After tearing ourselves away from this little paradise, we moved on to La Roque Gageac, another small, charming village with an interesting story. It’s a one street town carved into a cliff across from the Dordogne River. Every winter Gageac suffers an inundation than floods the first level of all the riverfront buildings causing them to be routinely vacated. In addition to a plethora of canoes, boats called gabarres ferry tourists up and down the river. They’re modeled after boats that used to carry local wine to Bordeaux and are recognizable to many as they were used in the movie Chocolat starring Johnny Depp. Braving more steep cobblestone paths, we wound our way almost to the top level and wondered how the locals managed to navigate these every day with their cars, shopping, and belongings while at the same time putting up with tourists constantly passing by and often peeking into their homes.
The last designated stop on the trip was Beynac, yet one more perfectly preserved medieval stone village built on a hillside. At the height of the tourist season, these one street towns are just about impassable late in the day and we decided to simply take in the view from the windows of our car. Every one of these villages boasts its own castle — one more grandiose than the next. Some are privately owned and others are completely decked out in period furniture and antiques and open to the public. They are remnants of times past when noblemen used them to protect their families and control and defend surrounding territories.

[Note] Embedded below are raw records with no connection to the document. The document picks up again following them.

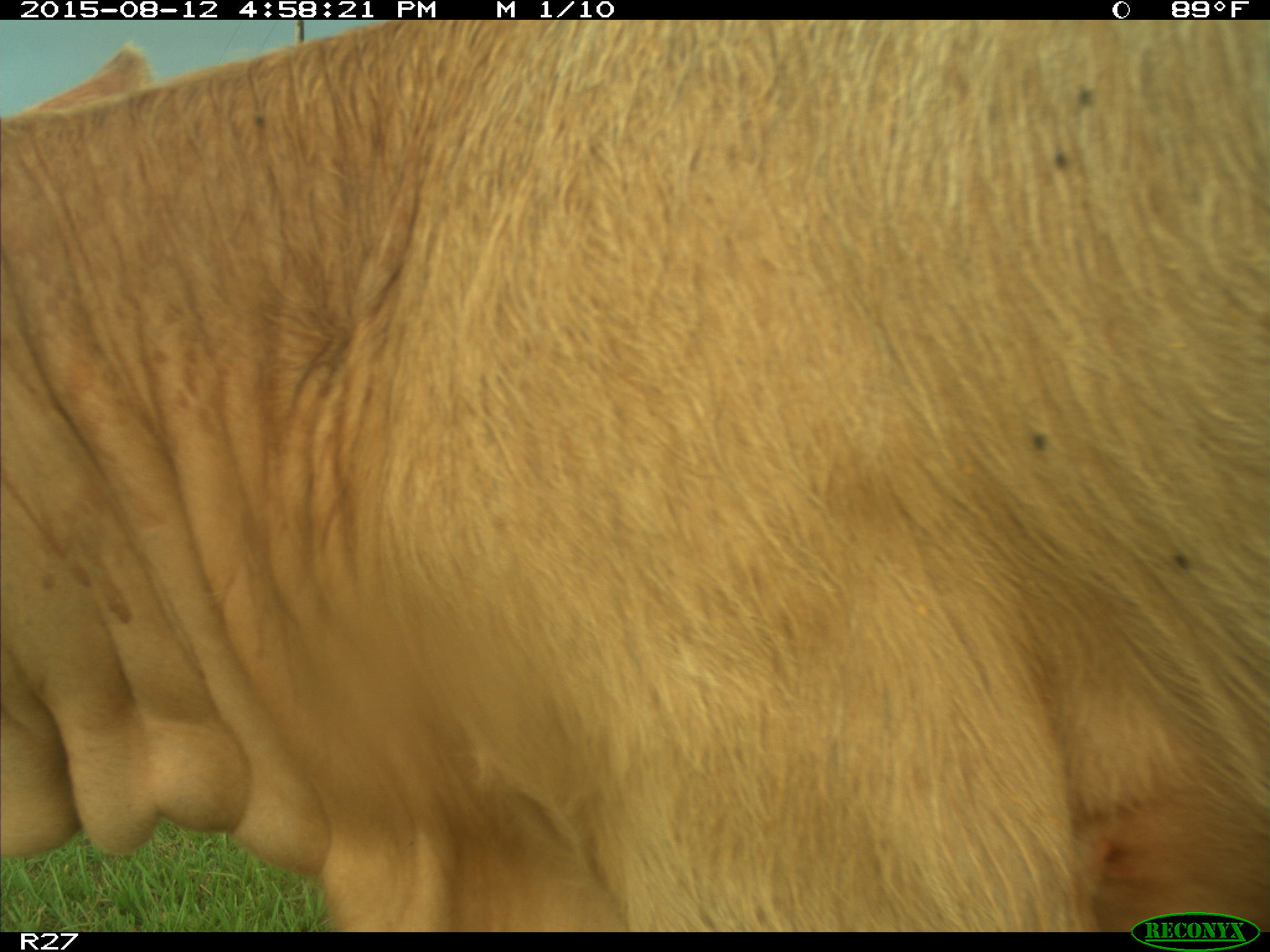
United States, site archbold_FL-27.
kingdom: Animalia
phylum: Chordata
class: Mammalia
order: Artiodactyla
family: Bovidae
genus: Bos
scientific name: Bos taurus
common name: domestic cow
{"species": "Bos taurus (domestic cow)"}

Time to get off the rocks and into the river! Canoeing is by far the most popular way to spend time on the water here. The Dordogne and its many tributaries provide ample opportunity. We rented a canoe and spent about three hours paddling down the lazy, smooth-flowing Vézère just beyond our gîte. The 7.5 mile trip allowed us to take in the scenery from a totally different perspective. It was spectacular to see the varied lush green vegetation rising up from the river on all sides and view the towering chateaus above us. All along the way we were accompanied by peacock-colored dragonflies skimming the water and occasionally landing on the bow of the canoe. We passed under three bridges and a number of cliff overhangs dressed in delicate ferns clinging to their undersides. At times it felt like we were on a ride at Disneyland, but it was all very real.
Like the Brits who’ve come here for the beautiful countryside, warm climate, fine foods, and plentiful, high-quality wines, we’ve been captivated by what the French sometimes call “Dordogneshire”. I am certain we will be back very soon.